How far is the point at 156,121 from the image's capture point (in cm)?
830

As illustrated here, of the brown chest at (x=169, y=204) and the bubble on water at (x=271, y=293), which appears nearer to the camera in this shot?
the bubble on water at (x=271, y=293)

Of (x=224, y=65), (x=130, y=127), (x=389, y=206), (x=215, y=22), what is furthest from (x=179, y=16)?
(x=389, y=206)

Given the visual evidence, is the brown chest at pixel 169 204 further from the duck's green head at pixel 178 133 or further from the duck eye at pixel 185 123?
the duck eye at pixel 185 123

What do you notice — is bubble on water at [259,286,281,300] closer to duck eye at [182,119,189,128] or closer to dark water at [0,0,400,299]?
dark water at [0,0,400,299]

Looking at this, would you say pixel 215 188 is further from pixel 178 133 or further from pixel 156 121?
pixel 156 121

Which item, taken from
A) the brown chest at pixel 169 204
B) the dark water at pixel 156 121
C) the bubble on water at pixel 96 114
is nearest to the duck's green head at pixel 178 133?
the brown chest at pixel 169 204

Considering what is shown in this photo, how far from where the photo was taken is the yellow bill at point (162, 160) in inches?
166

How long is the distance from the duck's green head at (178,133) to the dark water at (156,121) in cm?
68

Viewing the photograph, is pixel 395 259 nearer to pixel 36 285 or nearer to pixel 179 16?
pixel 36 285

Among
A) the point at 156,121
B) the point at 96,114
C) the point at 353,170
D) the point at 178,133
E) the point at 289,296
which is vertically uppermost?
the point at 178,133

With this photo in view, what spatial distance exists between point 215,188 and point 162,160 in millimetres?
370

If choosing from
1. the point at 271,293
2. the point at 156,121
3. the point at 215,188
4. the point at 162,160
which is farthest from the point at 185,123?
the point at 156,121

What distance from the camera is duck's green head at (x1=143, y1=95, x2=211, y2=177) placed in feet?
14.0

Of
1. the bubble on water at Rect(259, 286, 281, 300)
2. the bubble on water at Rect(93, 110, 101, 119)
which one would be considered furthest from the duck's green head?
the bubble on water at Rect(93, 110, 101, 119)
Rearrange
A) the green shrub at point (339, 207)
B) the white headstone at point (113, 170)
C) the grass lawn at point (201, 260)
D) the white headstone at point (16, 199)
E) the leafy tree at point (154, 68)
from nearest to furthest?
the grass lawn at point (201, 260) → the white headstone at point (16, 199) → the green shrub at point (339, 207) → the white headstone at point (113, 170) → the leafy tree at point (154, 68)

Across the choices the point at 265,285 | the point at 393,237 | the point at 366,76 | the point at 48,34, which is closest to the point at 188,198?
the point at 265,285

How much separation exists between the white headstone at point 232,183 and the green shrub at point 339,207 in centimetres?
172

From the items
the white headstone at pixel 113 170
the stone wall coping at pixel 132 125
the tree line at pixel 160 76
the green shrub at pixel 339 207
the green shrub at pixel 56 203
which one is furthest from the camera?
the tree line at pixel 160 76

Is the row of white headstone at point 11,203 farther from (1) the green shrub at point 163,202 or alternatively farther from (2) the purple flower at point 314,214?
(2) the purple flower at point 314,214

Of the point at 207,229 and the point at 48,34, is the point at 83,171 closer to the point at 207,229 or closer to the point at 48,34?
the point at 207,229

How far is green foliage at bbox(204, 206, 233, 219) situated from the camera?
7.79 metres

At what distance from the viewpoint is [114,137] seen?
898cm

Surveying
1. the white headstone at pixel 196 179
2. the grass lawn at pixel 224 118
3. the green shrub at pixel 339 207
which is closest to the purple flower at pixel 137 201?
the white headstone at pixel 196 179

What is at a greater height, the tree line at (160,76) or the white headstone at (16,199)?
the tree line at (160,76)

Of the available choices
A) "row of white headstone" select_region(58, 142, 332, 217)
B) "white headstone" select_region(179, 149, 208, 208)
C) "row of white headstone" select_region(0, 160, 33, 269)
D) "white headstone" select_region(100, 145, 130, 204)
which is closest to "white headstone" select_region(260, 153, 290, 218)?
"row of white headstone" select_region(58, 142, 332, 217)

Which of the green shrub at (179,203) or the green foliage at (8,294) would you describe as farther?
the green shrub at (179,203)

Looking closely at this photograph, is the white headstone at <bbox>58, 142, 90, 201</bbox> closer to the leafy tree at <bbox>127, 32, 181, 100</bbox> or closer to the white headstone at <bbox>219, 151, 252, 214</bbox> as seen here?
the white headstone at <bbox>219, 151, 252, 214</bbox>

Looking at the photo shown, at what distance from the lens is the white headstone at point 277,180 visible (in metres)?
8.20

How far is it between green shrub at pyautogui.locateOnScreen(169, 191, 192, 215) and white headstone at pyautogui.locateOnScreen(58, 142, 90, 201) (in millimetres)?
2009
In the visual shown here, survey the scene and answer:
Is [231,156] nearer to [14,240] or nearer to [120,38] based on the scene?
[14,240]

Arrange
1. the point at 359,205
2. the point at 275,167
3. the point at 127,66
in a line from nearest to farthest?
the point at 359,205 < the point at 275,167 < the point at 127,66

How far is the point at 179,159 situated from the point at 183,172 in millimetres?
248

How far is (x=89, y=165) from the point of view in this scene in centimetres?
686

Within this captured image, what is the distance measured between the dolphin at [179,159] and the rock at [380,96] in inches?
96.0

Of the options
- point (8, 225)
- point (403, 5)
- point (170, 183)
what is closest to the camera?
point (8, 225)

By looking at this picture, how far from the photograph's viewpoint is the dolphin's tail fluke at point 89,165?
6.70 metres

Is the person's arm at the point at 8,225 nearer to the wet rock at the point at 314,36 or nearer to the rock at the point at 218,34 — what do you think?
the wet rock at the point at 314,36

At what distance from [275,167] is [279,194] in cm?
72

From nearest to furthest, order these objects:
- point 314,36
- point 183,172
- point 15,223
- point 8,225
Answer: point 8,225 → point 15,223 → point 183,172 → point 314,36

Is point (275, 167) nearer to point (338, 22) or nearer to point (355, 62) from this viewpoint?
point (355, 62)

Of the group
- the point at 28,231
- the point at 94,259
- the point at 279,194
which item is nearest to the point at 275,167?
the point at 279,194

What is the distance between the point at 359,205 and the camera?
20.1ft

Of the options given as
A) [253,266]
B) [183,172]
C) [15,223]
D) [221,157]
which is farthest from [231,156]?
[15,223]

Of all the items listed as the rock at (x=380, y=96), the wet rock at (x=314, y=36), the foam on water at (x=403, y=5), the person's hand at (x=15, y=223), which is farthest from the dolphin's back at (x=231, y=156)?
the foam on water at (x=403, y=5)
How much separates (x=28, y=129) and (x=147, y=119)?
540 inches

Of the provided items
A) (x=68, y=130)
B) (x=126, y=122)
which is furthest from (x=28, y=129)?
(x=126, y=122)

**STATED EXERCISE**
Please reproduce word for word the lines above, starting at the line that contains "Of the provided items" and ending with the final line of the records.

**TASK RESULT**
Of the provided items
A) (x=68, y=130)
B) (x=126, y=122)
which is furthest from (x=28, y=129)?
(x=126, y=122)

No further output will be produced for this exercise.